When buying a used boat, it is important to take different things into account. For example, it is necessary to have a clear understanding at what the boat will be used for. If it will be used for family outings on a lake, there are boats clearly more suitable for that purpose than others that are suitable for the open ocean. Another aspect to take into account is how fast you wish to glide across the water. Some boats can only travel 10-25 knots, whereas other boats can go over 80 knots on smooth water. Another thing to consider is affordability. Used boats should cost less than they were originally sold for, because they depreciate in value. As time goes on, they are more likely to break down and need repairs. So before buying, try to determine how much the boat may actually come to cost you, including the price of possible repairs.
Know What You Want
For someone who intends to purchase a boat that can pull a tube behind it, a sleek speed boat would probably be best. A boat that can’t go over 20 knots wouldn’t be optimum for water skiing, tubing or any other water sport that requires towing. On the other hand, if the boat would be used for sightseeing or relaxing and speed wasn’t a major concern, a sailboat or a slower motor boat would be appropriate. Some people may intend to get a boat that they can tow behind a truck and put it in the water themselves. In that circumstance, weight would become an important part of choosing the right boat because the truck would have a maximum towing limit.

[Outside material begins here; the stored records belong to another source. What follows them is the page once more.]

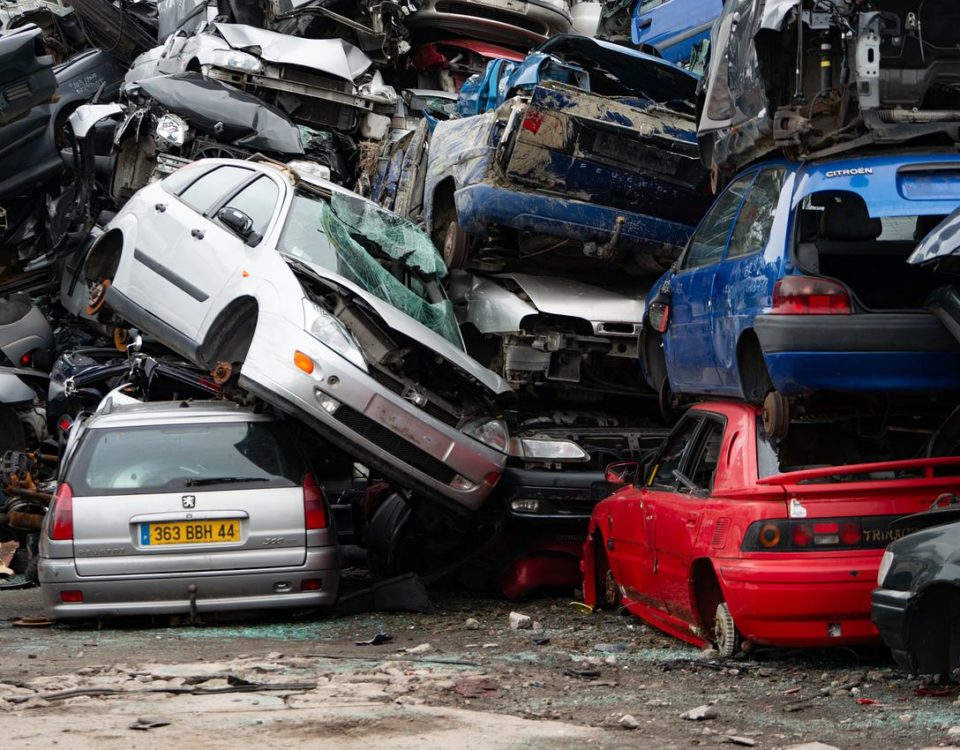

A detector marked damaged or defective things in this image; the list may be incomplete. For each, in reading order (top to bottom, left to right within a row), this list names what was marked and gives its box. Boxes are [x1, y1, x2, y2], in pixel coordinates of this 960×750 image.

shattered windshield [280, 191, 464, 350]
crushed silver car [41, 402, 342, 620]
red damaged car [576, 402, 960, 656]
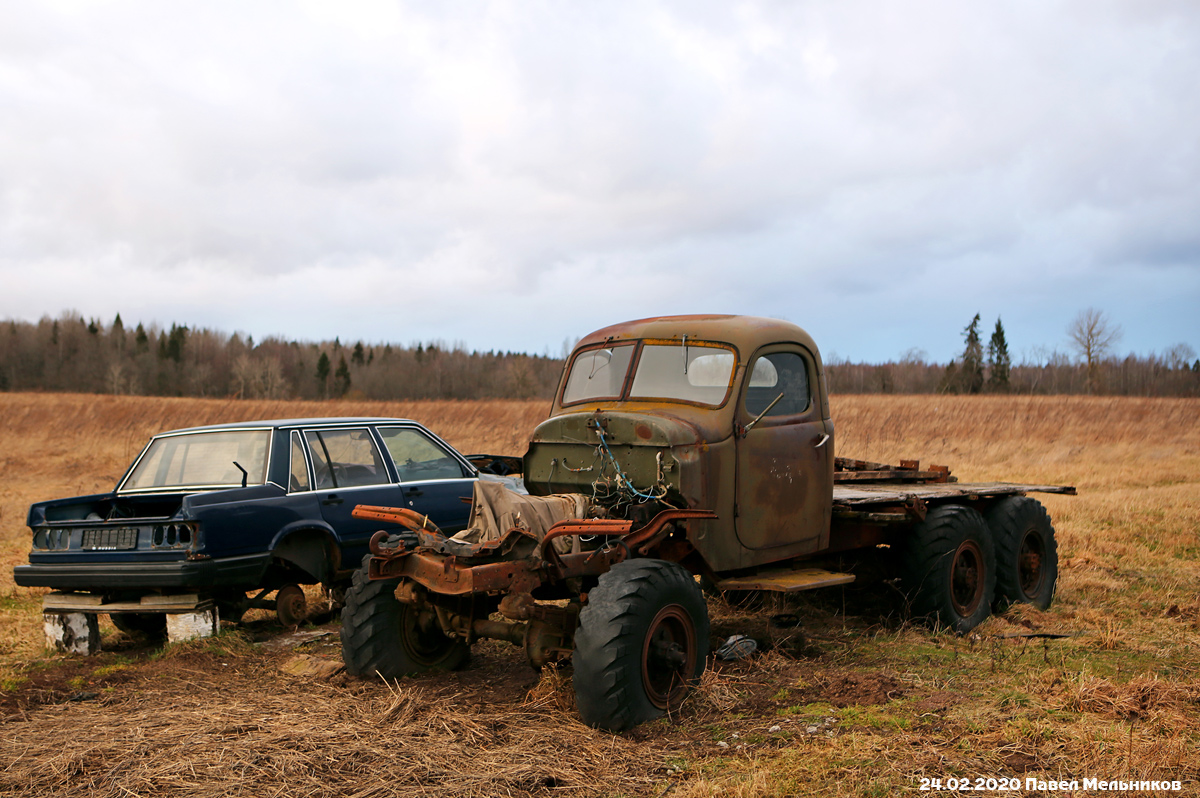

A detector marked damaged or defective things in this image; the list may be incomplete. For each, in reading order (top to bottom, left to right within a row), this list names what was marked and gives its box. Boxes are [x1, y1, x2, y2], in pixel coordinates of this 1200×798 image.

abandoned blue sedan [11, 418, 504, 632]
rusted chassis [354, 510, 712, 672]
corroded truck cab [524, 314, 836, 576]
rusty zil-157 truck [340, 314, 1080, 732]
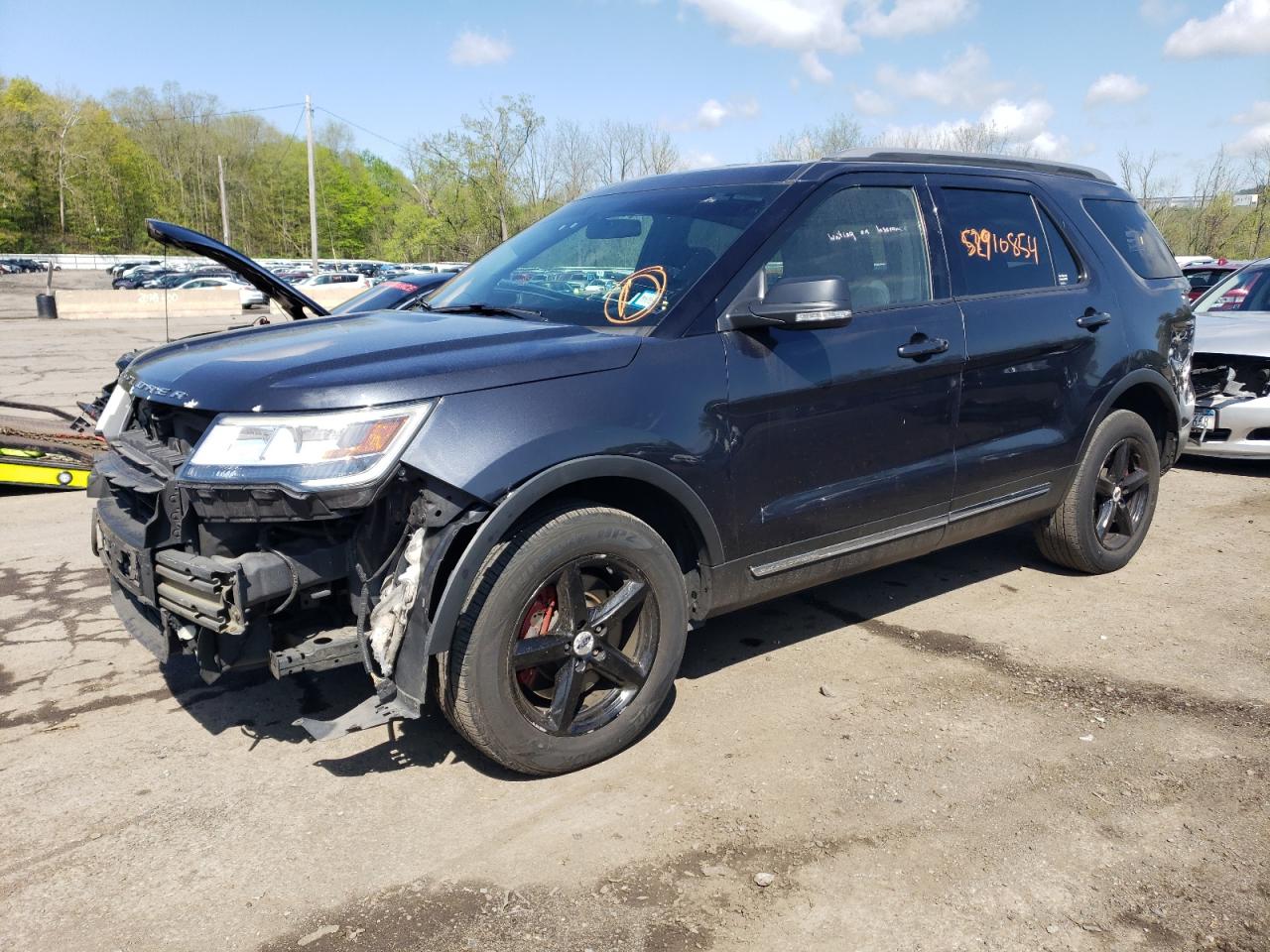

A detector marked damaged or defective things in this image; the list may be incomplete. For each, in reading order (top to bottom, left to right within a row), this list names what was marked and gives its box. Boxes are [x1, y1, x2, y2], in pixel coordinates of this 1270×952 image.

damaged white car [1189, 257, 1270, 459]
damaged front end [91, 391, 487, 736]
torn fender liner [368, 531, 427, 680]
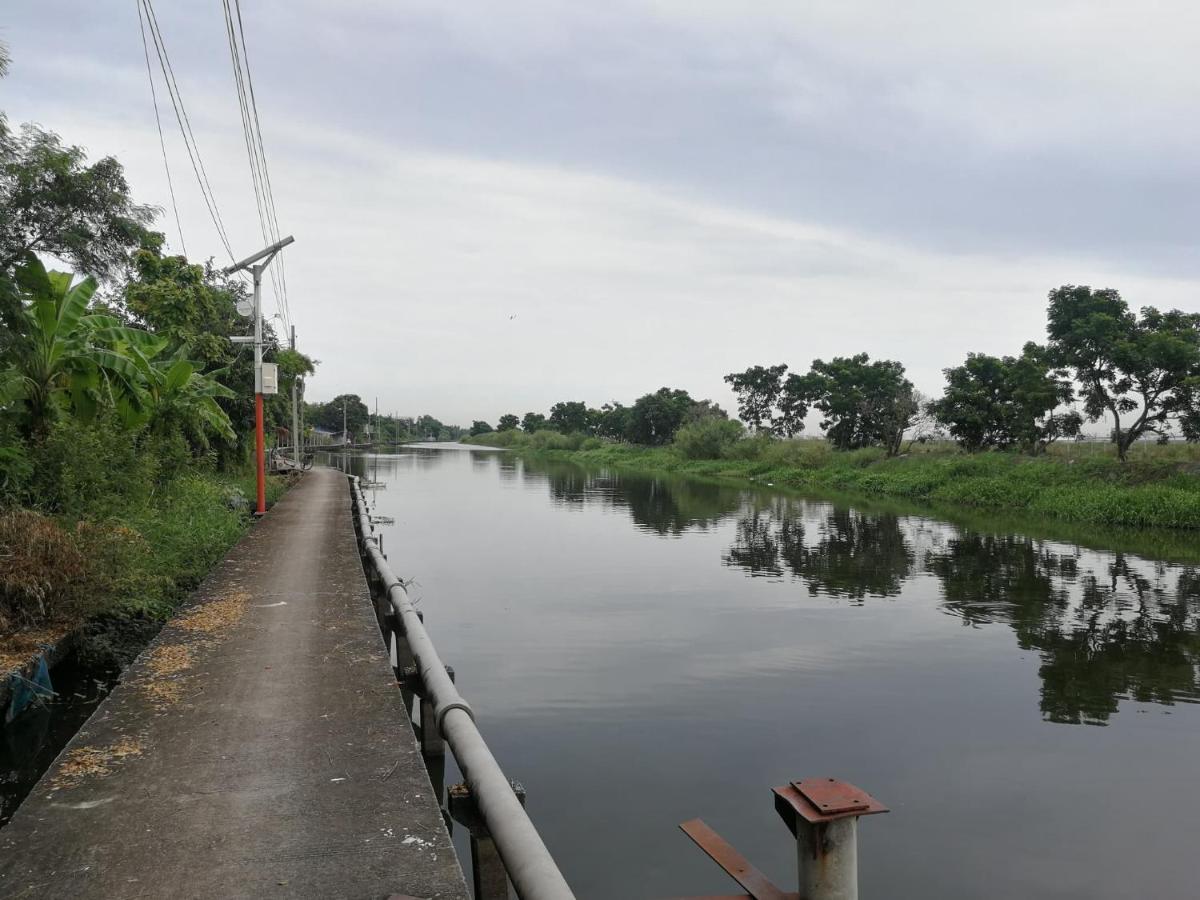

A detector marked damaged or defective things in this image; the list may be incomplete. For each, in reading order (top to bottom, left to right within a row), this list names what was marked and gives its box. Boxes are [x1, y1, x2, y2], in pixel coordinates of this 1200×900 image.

rusty metal post [451, 777, 525, 897]
rusty metal post [772, 777, 888, 900]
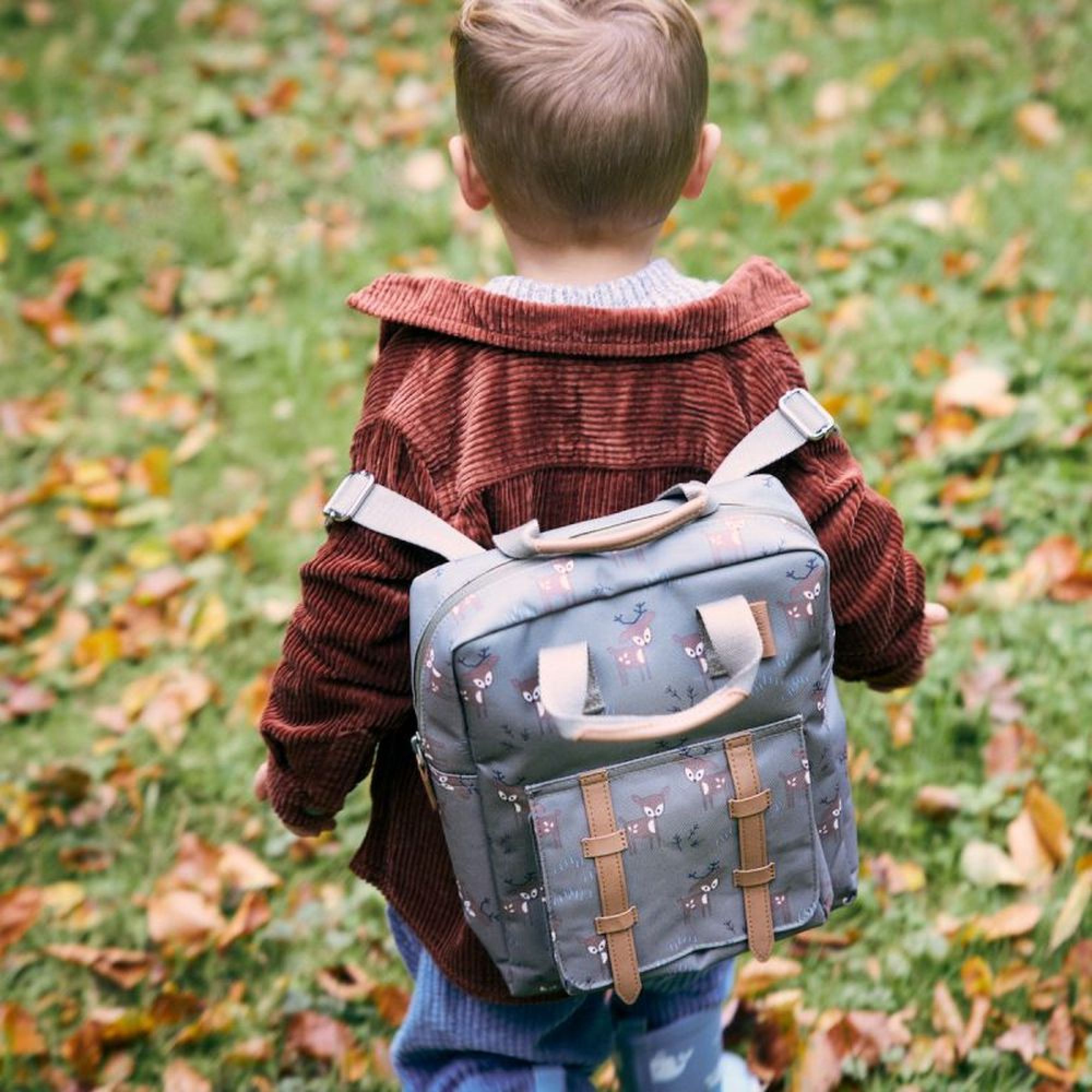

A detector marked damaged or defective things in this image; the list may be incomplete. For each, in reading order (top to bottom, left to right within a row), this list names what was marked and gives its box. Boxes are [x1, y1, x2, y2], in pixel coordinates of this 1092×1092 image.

rust corduroy jacket [260, 253, 926, 1000]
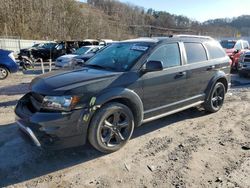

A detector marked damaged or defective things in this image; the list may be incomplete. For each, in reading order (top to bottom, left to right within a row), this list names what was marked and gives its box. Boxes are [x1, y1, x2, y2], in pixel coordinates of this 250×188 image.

damaged vehicle [15, 35, 230, 153]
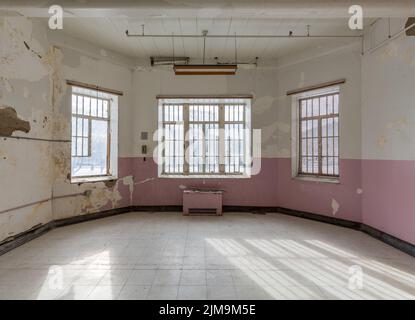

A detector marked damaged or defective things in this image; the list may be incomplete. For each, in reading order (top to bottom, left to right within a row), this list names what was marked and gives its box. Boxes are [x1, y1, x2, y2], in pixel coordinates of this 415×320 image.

wall damage patch [0, 105, 30, 135]
peeling paint [0, 105, 30, 135]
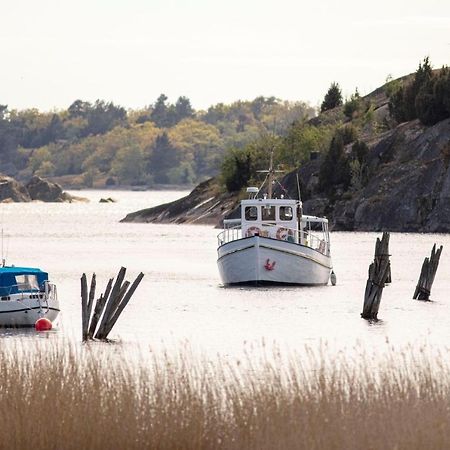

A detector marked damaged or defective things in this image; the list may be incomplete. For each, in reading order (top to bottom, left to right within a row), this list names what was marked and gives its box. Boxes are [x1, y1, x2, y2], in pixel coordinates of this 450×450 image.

broken dock piling [80, 268, 144, 342]
broken dock piling [362, 232, 390, 320]
broken dock piling [414, 244, 442, 300]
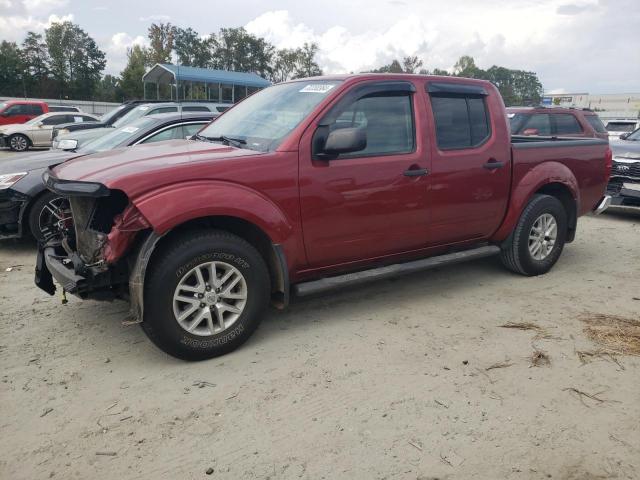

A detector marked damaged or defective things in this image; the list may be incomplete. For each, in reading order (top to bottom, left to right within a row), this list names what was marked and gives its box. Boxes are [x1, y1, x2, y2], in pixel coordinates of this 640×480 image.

crumpled hood [0, 150, 79, 174]
crumpled hood [52, 139, 262, 199]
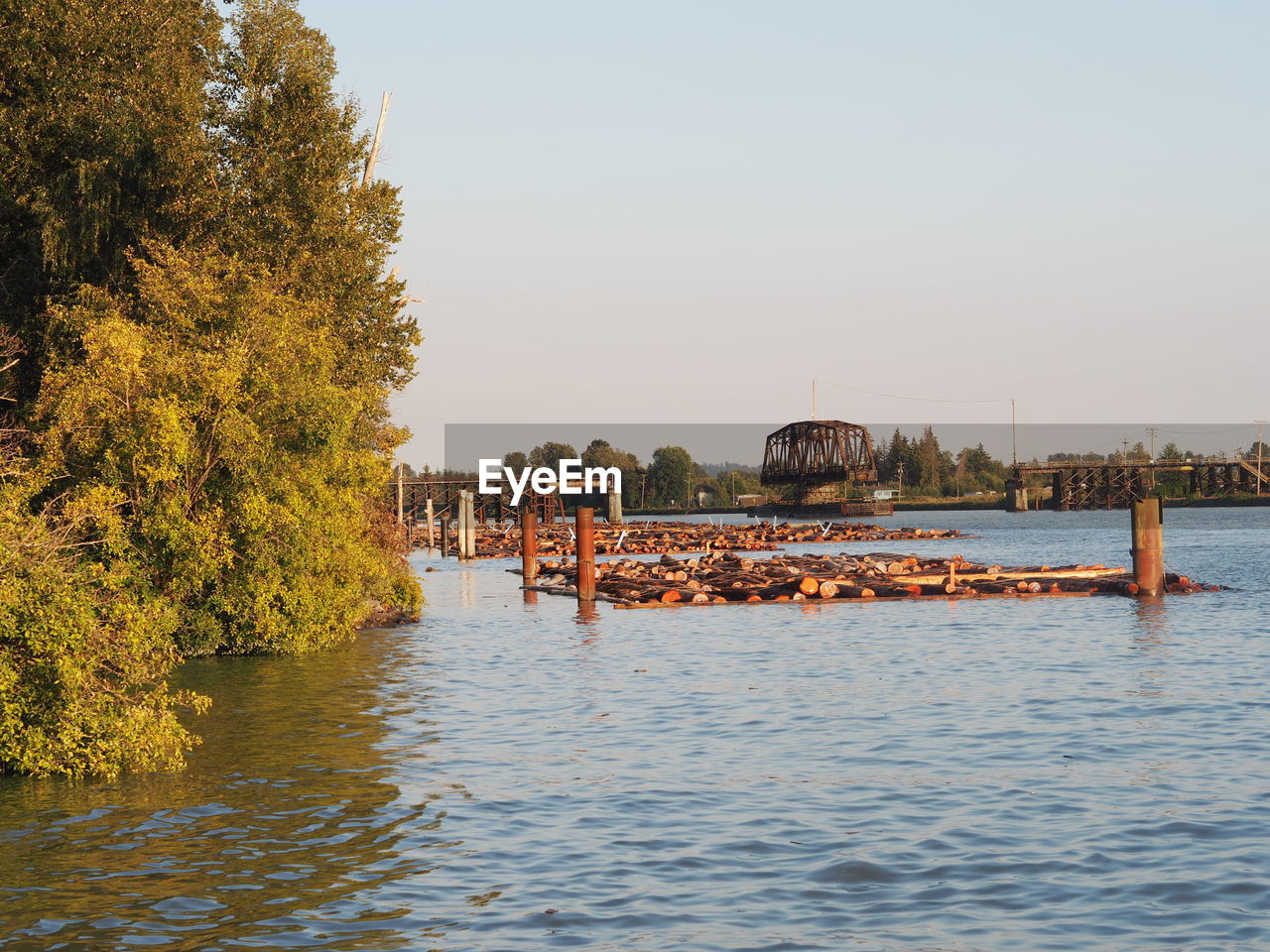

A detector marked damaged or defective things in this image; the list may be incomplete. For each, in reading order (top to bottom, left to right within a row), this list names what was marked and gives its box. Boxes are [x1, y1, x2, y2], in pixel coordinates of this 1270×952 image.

rusty metal piling [576, 508, 594, 604]
rusty metal piling [1132, 500, 1163, 596]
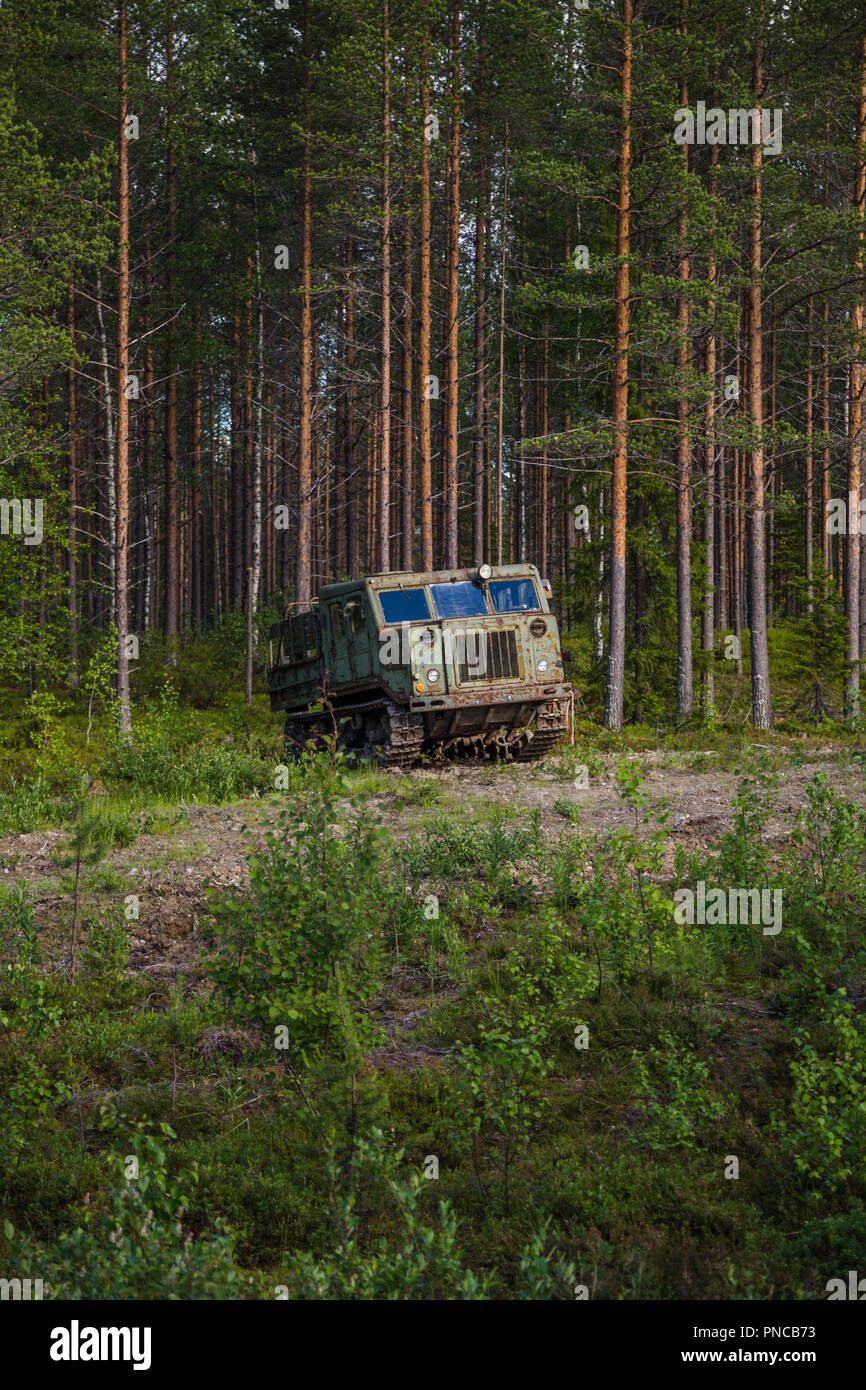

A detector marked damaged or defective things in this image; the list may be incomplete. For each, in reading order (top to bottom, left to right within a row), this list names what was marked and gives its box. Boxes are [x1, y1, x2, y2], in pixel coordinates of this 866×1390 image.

rusty armored vehicle [268, 558, 572, 767]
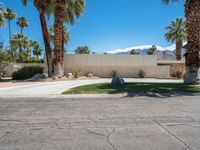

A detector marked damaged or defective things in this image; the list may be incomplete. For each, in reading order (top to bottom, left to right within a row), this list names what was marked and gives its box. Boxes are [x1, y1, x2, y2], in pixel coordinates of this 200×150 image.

crack in pavement [153, 119, 194, 150]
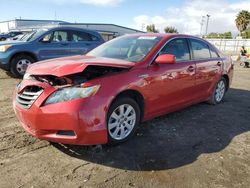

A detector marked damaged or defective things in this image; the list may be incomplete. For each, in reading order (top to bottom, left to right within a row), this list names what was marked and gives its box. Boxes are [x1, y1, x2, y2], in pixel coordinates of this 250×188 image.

Determining the Total Price
It is never a good decision to buy a used boat without checking it out completely. Ask the owner of the boat what kind of maintenance they have done to ensure the boats quality, and request to have it checked out at a trusted boat repair shop. Similar to buying a used car, try to know what you’re getting before you buy it. Make sure that the engine is in working order and it won’t fail within a year or two. Replacing the engine on a boat is very expensive and can greatly impede how you feel about owning your own boat. Before or after the boat is inspected, ask the current owner of the boat for a test run. It is important that you feel comfortable with how the boat functions. If not, then its probably not the right boat for you. If the boat felt comfortable and checked out good with the repair shop, then the next step is deciding where you would keep it when it is not in use. Marinas are places that will store boats, however each one charges different amounts and depend on the size of the boat that would be stored. There are also covered and uncovered slips where the boat could be stored, which can greatly affect the price. Overall, it is important to maintain an understanding of how much the boat will cost you yearly, and be prepared to handle it.